Texte de la page -
----------

Le bouddhisme comme je le pense juste

lausm

J'ai pu lire parfois que le bouddhisme c'est revenir à l'expérience de Shakyamuni. Mais qu'est-ce que c'est, l'expérience de Shakyamuni??
Quand j'ai un doute ainsi, je potasse les vieux sutras.

Alors, hier, voulant me rappeler ce que c'est, et m'instruire, j'ai ouvert « les entretiens du Bouddha ». Et lu le Kutadanta sutra. Ca raconte l'histoire d'un brahmane qui veut faire un sacrifice, et à l'époque ça voulait dire tuer plein d'animaux et gaspiller plein de richesses. Le Bouddha lui répond dans le cadre de son rite, il ne lui cause pas de trucs très compliqués. Il valorise les qualités des brahmanes et des chefs de famille...pour qu'à la fin ils voient comme un sacrifice le fait de ne pas tuer d'animaux, mais de partager les richesses, ils élargit leur vision sans leur demander de renoncer à leur rite, mais en utilise la forme pour montrer qu'ils peuvent avec ça faire autrement, et que tous y gagnent. Le brahmane lui demande si il y a mieux comme sacrifice. Bouddha lui dit que faire des dons aux renonçants est mieux. Et mieux? Leur donner l'asile. Et mieux encore?? Prendre refuge dans les trois trésors. Et mieux que ça? Respecter les préceptes. Et mieux encore?? Entrer dans les Jhanas, autrement dire s'asseoir en méditation et revenir à soi-même. Zazen. Après il n'y a pas mieux! Sacré Bouddha, un vrai malin pour nous emmener à la pratique!

----------

Consigne A - Dans le texte sur le bouddhisme, relevez dans l'ordre chaque pratique que le Bouddha présente au brahmane comme un sacrifice encore meilleur.
Consigne B - Recopiez le passage du texte sur le bouddhisme qui commence par « Le bouddhisme comme » et se poursuit jusqu'à « les vieux sutras. ».

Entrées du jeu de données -

----------

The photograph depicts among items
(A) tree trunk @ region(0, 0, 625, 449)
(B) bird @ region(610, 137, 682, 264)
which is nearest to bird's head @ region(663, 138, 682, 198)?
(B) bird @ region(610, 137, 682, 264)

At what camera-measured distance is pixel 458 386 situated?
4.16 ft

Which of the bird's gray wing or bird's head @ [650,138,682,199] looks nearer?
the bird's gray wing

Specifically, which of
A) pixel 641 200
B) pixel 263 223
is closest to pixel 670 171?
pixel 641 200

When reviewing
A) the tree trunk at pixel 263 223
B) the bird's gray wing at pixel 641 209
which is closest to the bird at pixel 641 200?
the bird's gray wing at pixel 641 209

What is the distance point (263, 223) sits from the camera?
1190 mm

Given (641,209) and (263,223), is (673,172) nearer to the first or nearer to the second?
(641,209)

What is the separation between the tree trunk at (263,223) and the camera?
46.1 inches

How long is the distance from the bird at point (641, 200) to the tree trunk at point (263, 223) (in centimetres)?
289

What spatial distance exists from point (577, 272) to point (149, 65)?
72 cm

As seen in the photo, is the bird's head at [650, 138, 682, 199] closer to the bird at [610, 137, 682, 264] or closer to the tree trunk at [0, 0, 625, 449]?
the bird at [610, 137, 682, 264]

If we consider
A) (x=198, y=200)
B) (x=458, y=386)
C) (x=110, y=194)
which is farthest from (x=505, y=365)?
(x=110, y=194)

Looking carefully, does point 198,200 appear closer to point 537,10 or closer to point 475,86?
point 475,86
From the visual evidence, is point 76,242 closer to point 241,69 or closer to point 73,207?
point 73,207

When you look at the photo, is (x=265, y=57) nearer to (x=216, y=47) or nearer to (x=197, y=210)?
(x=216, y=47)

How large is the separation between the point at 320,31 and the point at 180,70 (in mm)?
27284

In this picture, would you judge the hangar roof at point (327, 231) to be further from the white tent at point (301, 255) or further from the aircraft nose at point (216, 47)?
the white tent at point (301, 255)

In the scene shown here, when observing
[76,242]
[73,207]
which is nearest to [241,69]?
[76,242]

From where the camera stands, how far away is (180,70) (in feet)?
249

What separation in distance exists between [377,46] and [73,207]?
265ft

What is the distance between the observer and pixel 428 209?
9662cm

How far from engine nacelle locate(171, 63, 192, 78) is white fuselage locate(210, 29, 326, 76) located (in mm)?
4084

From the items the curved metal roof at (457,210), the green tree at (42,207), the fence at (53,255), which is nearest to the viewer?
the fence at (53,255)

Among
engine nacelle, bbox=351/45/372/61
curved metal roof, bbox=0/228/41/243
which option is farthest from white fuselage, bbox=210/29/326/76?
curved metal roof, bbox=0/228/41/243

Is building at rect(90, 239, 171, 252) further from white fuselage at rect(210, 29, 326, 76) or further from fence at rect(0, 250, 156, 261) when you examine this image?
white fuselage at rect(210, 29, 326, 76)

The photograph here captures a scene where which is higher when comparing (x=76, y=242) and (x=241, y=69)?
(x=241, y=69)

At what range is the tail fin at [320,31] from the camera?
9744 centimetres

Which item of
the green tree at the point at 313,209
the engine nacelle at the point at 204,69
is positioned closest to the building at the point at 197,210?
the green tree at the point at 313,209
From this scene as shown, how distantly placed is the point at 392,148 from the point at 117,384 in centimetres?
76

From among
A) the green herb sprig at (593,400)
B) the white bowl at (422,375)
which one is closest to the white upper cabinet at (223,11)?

----------

Réponse complète A -
- Faire des dons aux renonçants
- Leur donner l'asile
- Prendre refuge dans les trois trésors
- Respecter les préceptes
- Entrer dans les Jhanas (s'asseoir en méditation et revenir à soi-même, zazen)

Réponse complète B -
Le bouddhisme comme je le pense juste

lausm

J'ai pu lire parfois que le bouddhisme c'est revenir à l'expérience de Shakyamuni. Mais qu'est-ce que c'est, l'expérience de Shakyamuni??
Quand j'ai un doute ainsi, je potasse les vieux sutras.